- Task directions: Quote the listing below in its entirety, omitting every image.

-*-

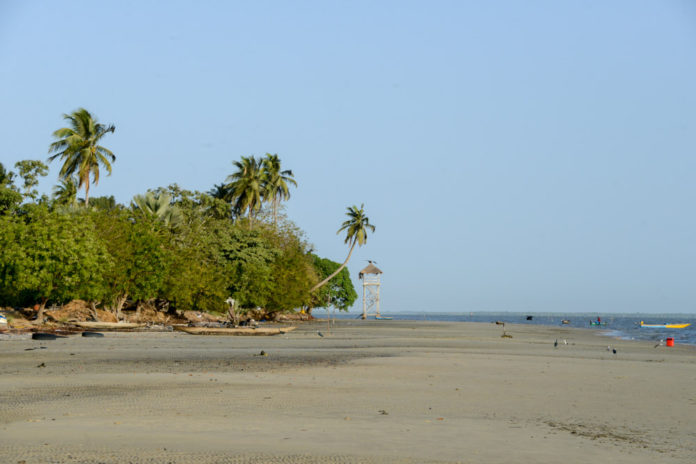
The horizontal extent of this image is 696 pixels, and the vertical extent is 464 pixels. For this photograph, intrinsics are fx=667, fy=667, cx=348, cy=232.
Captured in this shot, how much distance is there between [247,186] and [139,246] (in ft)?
99.5

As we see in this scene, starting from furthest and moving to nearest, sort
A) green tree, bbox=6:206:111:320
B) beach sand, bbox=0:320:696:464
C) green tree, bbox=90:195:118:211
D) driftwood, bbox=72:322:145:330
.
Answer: green tree, bbox=90:195:118:211 < driftwood, bbox=72:322:145:330 < green tree, bbox=6:206:111:320 < beach sand, bbox=0:320:696:464

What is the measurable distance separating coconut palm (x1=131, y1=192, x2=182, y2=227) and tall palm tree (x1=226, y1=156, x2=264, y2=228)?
16164 mm

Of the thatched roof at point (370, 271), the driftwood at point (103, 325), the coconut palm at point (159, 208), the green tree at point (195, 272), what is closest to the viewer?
the driftwood at point (103, 325)

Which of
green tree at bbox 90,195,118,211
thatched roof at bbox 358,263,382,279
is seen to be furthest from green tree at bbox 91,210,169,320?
thatched roof at bbox 358,263,382,279

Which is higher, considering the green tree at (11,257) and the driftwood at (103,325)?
the green tree at (11,257)

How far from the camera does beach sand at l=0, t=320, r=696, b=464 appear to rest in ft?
25.7

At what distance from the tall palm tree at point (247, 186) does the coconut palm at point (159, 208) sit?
1616cm

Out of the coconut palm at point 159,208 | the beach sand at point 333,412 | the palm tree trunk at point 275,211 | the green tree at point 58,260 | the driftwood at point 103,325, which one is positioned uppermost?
the palm tree trunk at point 275,211

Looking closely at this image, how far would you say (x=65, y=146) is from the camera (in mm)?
59844

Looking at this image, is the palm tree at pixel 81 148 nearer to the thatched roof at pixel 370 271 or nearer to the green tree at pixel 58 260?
the green tree at pixel 58 260

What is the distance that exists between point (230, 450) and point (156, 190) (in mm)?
76025

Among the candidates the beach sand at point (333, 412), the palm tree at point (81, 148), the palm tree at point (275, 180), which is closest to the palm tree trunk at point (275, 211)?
the palm tree at point (275, 180)

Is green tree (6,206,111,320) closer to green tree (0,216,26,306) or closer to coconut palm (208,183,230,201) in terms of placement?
green tree (0,216,26,306)

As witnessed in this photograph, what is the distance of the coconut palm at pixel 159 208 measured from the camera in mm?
62750
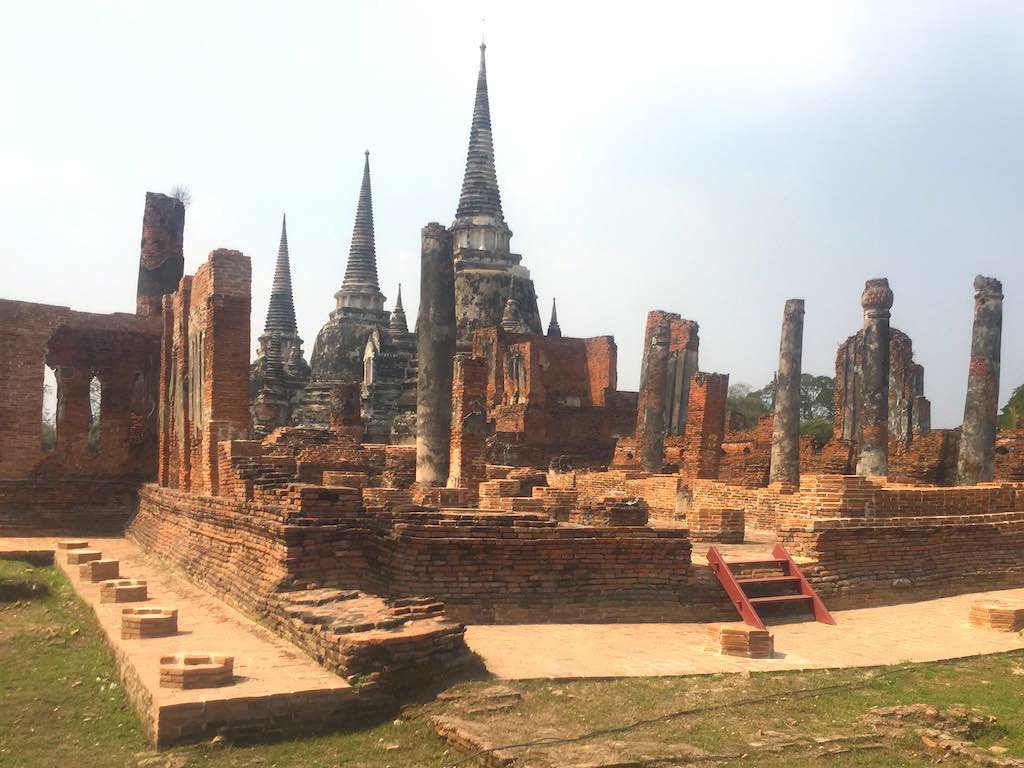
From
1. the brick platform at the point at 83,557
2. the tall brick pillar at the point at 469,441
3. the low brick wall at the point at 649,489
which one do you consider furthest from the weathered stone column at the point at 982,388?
the brick platform at the point at 83,557

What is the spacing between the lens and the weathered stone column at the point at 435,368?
48.4ft

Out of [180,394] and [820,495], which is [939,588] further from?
[180,394]

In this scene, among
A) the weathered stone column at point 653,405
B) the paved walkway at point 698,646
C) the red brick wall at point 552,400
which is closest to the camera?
the paved walkway at point 698,646

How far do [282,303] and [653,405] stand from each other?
37767mm

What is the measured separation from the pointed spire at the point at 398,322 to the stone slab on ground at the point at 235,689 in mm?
34883

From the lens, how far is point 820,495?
1089 cm

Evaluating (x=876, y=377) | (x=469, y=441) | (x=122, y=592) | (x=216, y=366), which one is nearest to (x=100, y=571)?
(x=122, y=592)

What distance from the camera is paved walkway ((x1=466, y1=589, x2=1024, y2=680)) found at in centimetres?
684

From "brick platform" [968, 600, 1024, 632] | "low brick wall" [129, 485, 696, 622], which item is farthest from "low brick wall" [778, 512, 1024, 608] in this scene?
"low brick wall" [129, 485, 696, 622]

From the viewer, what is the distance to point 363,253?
5206 centimetres

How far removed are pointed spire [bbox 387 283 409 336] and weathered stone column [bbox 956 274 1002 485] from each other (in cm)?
2836

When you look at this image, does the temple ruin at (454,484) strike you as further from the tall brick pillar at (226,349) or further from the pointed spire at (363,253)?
the pointed spire at (363,253)

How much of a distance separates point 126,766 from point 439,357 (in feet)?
32.7

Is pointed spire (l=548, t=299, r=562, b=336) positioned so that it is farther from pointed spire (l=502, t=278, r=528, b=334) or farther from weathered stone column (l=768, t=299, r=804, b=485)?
weathered stone column (l=768, t=299, r=804, b=485)
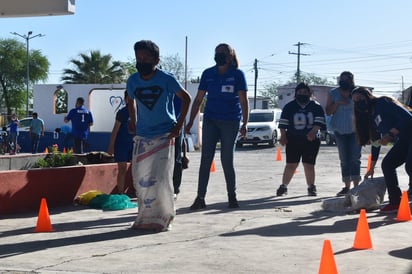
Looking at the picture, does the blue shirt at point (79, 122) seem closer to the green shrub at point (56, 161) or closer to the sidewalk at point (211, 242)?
the green shrub at point (56, 161)

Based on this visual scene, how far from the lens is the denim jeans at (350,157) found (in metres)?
10.6

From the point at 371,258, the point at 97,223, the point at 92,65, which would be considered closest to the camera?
the point at 371,258

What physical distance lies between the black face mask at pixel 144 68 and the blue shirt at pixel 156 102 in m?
0.08

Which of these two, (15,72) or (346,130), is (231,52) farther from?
(15,72)

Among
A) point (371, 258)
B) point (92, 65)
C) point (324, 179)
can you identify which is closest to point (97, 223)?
point (371, 258)

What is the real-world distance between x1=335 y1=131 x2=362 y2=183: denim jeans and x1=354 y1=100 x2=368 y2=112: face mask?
182 cm

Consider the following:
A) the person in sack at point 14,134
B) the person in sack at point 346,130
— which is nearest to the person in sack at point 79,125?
the person in sack at point 346,130

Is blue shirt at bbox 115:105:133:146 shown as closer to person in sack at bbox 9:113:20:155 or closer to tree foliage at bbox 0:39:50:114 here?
person in sack at bbox 9:113:20:155

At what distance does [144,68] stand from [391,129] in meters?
3.13

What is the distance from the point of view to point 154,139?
7312mm

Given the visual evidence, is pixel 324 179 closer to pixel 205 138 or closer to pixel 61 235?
pixel 205 138

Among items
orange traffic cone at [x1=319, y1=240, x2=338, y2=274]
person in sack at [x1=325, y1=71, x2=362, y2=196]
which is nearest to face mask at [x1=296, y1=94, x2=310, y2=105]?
person in sack at [x1=325, y1=71, x2=362, y2=196]

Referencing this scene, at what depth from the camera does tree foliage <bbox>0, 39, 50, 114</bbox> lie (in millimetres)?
77875

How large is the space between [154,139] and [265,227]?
60.1 inches
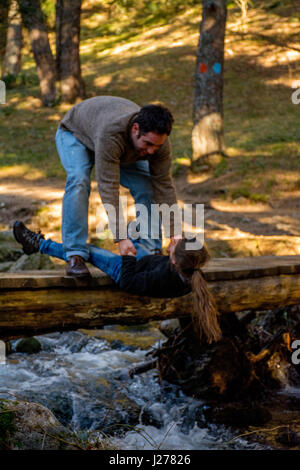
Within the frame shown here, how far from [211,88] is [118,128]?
26.4 ft

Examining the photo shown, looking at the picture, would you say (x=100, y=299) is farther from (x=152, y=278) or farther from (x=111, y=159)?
(x=111, y=159)

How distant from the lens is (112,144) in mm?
4148

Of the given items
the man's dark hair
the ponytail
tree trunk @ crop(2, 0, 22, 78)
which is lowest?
tree trunk @ crop(2, 0, 22, 78)

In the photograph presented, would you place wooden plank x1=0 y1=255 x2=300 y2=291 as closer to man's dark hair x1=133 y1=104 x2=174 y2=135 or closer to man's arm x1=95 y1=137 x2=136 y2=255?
man's arm x1=95 y1=137 x2=136 y2=255

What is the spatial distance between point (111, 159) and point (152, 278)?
999 millimetres

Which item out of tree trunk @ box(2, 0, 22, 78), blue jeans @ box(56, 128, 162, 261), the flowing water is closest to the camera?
blue jeans @ box(56, 128, 162, 261)

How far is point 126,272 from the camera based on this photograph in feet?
13.3

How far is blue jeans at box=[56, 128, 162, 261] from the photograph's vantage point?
173 inches

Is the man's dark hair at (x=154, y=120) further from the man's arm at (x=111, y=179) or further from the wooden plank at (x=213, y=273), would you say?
the wooden plank at (x=213, y=273)

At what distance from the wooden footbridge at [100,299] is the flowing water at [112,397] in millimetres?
758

-*-

- Response:
The horizontal extent of this image is 696 pixels, and the vertical extent is 464 pixels. For this photograph, intrinsics are fx=667, fy=667, cx=348, cy=232.
Captured in this shot, how much distance is there between [247,186] and [139,246] (in ft)?
99.5

As we see in this scene, starting from furthest and moving to nearest, sort
A) green tree, bbox=6:206:111:320
B) beach sand, bbox=0:320:696:464
C) green tree, bbox=90:195:118:211
D) driftwood, bbox=72:322:145:330
.
Answer: green tree, bbox=90:195:118:211 < driftwood, bbox=72:322:145:330 < green tree, bbox=6:206:111:320 < beach sand, bbox=0:320:696:464

What is the measurable distance separating coconut palm (x1=131, y1=192, x2=182, y2=227) and tall palm tree (x1=226, y1=156, x2=264, y2=228)?
16164 mm

Of the thatched roof at point (370, 271), the driftwood at point (103, 325), the coconut palm at point (159, 208), the green tree at point (195, 272), what is closest to the viewer?
the driftwood at point (103, 325)

Which of
green tree at bbox 90,195,118,211
thatched roof at bbox 358,263,382,279
is seen to be furthest from green tree at bbox 91,210,169,320?
thatched roof at bbox 358,263,382,279

Which is higher, considering the green tree at (11,257) and the driftwood at (103,325)?
the green tree at (11,257)

How far from the camera does beach sand at l=0, t=320, r=696, b=464 appear to rest in ft?
25.7

At what distance from the tall palm tree at point (247, 186) does the coconut palm at point (159, 208) sit?
1616cm

Out of the coconut palm at point 159,208 | the beach sand at point 333,412 | the palm tree trunk at point 275,211 | the green tree at point 58,260 | the driftwood at point 103,325, which one is positioned uppermost?
the palm tree trunk at point 275,211

Looking closely at this image, how far would you say (x=65, y=146) is from the camera (in mm)?
59844

Looking at this image, is the palm tree at pixel 81 148 nearer to the thatched roof at pixel 370 271 or nearer to the green tree at pixel 58 260?
the green tree at pixel 58 260

What is the distance that exists between point (230, 450) and point (156, 190) (in mm)?
76025

Among the candidates the beach sand at point (333, 412), the palm tree at point (81, 148), the palm tree at point (275, 180), which is closest to the palm tree trunk at point (275, 211)?
the palm tree at point (275, 180)

Is green tree (6,206,111,320) closer to green tree (0,216,26,306) or closer to coconut palm (208,183,230,201) in terms of placement?
green tree (0,216,26,306)

As witnessed in this photograph, what is the distance of the coconut palm at pixel 159 208 measured from the camera in mm?
62750
From
1. the brick platform at the point at 83,557
2. the tall brick pillar at the point at 469,441
3. the low brick wall at the point at 649,489
which one do you consider furthest from the weathered stone column at the point at 982,388?
the brick platform at the point at 83,557

What is the spacing between the lens and the weathered stone column at the point at 435,368?
48.4ft

Out of [180,394] and [820,495], which is [939,588] further from?
[180,394]

In this scene, among
A) the weathered stone column at point 653,405
B) the paved walkway at point 698,646
C) the red brick wall at point 552,400
which is closest to the camera?
the paved walkway at point 698,646

How far do [282,303] and [653,405] stand from each other?
37767mm

What is the measured separation from the pointed spire at the point at 398,322 to the stone slab on ground at the point at 235,689 in mm?
34883

From the lens, how far is point 820,495?
1089 cm

Evaluating (x=876, y=377) | (x=469, y=441) | (x=122, y=592) | (x=216, y=366), which one is nearest to (x=100, y=571)?
(x=122, y=592)

What distance from the camera is paved walkway ((x1=466, y1=589, x2=1024, y2=680)) found at in centimetres?
684

From "brick platform" [968, 600, 1024, 632] | "low brick wall" [129, 485, 696, 622], which item is farthest from "low brick wall" [778, 512, 1024, 608] in this scene?
"low brick wall" [129, 485, 696, 622]

From the viewer, what is the distance to point 363,253?
5206 centimetres

How far removed are pointed spire [bbox 387 283 409 336] and weathered stone column [bbox 956 274 1002 485] from each other (in cm)?
2836

When you look at this image, does the temple ruin at (454,484) strike you as further from the tall brick pillar at (226,349) or further from the pointed spire at (363,253)?
the pointed spire at (363,253)

How much of a distance separates point 126,766 from point 439,357 (in feet)?
32.7

Is pointed spire (l=548, t=299, r=562, b=336) positioned so that it is farther from pointed spire (l=502, t=278, r=528, b=334) or farther from weathered stone column (l=768, t=299, r=804, b=485)?
weathered stone column (l=768, t=299, r=804, b=485)
Looking at the picture, does the blue shirt at point (79, 122) seem closer to the green shrub at point (56, 161) or closer to the sidewalk at point (211, 242)?
the green shrub at point (56, 161)

Based on this visual scene, how far from the lens is the denim jeans at (350,157) found (in metres)?
10.6

From the point at 371,258, the point at 97,223, the point at 92,65, which would be considered closest to the camera?
the point at 371,258

What physical distance lies between the black face mask at pixel 144 68 and the blue shirt at pixel 156 102 in m?
0.08

Which of these two, (15,72) or (346,130), is (231,52) farther from?
(15,72)

Among
A) point (371, 258)
B) point (92, 65)
C) point (324, 179)
can you identify which is closest to point (97, 223)?
point (371, 258)

What is the real-world distance between x1=335 y1=131 x2=362 y2=183: denim jeans and x1=354 y1=100 x2=368 y2=112: face mask?
182 cm

Consider the following:
A) the person in sack at point 14,134
B) the person in sack at point 346,130
— which is nearest to the person in sack at point 79,125?
the person in sack at point 346,130

Is blue shirt at bbox 115:105:133:146 shown as closer to person in sack at bbox 9:113:20:155 or closer to tree foliage at bbox 0:39:50:114 here?
person in sack at bbox 9:113:20:155

At what distance does [144,68] stand from [391,129] in meters?
3.13

What is the distance from the point of view to point 154,139?
7312mm

Given the visual evidence, is pixel 324 179 closer to pixel 205 138 or closer to pixel 61 235?
pixel 205 138

Among items
orange traffic cone at [x1=319, y1=240, x2=338, y2=274]
person in sack at [x1=325, y1=71, x2=362, y2=196]
which is nearest to face mask at [x1=296, y1=94, x2=310, y2=105]?
person in sack at [x1=325, y1=71, x2=362, y2=196]

Referencing this scene, at what depth from the camera does tree foliage <bbox>0, 39, 50, 114</bbox> lie (in millimetres)?
77875

How large is the space between [154,139] and [265,227]?
60.1 inches
Within the frame shown here, how far from [211,88] is [118,128]?
26.4 ft

Examining the photo shown, looking at the picture, would you say (x=100, y=299) is farther from (x=152, y=278) or farther from (x=111, y=159)?
(x=111, y=159)

How distant from the lens is (112,144) in mm?
4148

Of the given items
the man's dark hair
the ponytail
tree trunk @ crop(2, 0, 22, 78)
which is lowest?
tree trunk @ crop(2, 0, 22, 78)

In the photograph presented, would you place wooden plank x1=0 y1=255 x2=300 y2=291 as closer to man's dark hair x1=133 y1=104 x2=174 y2=135 or closer to man's arm x1=95 y1=137 x2=136 y2=255?
man's arm x1=95 y1=137 x2=136 y2=255

What is the spatial distance between point (111, 159) and point (152, 278)?
999 millimetres

Which item out of tree trunk @ box(2, 0, 22, 78), blue jeans @ box(56, 128, 162, 261), the flowing water is closest to the camera?
blue jeans @ box(56, 128, 162, 261)

How far is point 126,272 from the camera based on this photograph in feet?
13.3

How far is blue jeans at box=[56, 128, 162, 261] from the photograph's vantage point?
173 inches

Is the man's dark hair at (x=154, y=120) further from the man's arm at (x=111, y=179) or further from the wooden plank at (x=213, y=273), would you say?
the wooden plank at (x=213, y=273)

At what distance from the wooden footbridge at [100,299] is the flowing water at [112,397] in millimetres?
758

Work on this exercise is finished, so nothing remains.